━━━ Gespeicherte Daten

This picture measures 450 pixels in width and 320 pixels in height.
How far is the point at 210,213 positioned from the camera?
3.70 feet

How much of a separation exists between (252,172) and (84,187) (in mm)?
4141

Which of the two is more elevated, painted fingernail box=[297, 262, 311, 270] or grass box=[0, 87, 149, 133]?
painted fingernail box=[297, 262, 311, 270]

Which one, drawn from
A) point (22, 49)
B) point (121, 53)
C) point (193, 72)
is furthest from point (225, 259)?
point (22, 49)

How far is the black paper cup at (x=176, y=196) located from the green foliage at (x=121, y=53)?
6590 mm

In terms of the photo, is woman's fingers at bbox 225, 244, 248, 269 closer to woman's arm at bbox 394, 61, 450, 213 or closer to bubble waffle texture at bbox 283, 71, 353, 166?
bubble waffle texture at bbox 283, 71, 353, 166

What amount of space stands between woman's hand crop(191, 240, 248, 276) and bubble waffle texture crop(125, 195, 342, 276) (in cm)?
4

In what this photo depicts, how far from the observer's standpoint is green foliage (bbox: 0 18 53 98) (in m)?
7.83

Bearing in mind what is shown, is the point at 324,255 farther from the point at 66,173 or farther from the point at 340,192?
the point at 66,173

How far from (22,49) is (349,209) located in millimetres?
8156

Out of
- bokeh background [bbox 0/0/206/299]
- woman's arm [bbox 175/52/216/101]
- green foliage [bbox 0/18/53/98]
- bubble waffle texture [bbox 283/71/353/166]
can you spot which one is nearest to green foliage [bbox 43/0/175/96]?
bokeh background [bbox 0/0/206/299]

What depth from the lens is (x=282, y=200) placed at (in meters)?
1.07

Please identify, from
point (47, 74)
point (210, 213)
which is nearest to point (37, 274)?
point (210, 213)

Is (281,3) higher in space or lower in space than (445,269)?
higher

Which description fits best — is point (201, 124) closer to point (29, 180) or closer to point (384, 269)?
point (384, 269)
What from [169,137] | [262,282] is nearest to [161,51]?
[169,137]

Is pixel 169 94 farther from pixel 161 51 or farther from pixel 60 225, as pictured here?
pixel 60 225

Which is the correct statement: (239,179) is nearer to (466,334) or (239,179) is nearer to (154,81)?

━━━━━━

### Kurze Aufgabe
Gib die Zeilen der Daten von der Zeile mit "What from [169,137]" bis zum Ende der Daten unverändert wieder, beide Enden eingeschlossen.

### Antwort zur Aufgabe
What from [169,137] | [262,282] is nearest to [161,51]?
[169,137]

Is pixel 169 94 farther from pixel 161 51 or farther from pixel 60 225, as pictured here?
pixel 60 225

Which is the correct statement: (239,179) is nearer to (466,334) or (239,179) is nearer to (154,81)?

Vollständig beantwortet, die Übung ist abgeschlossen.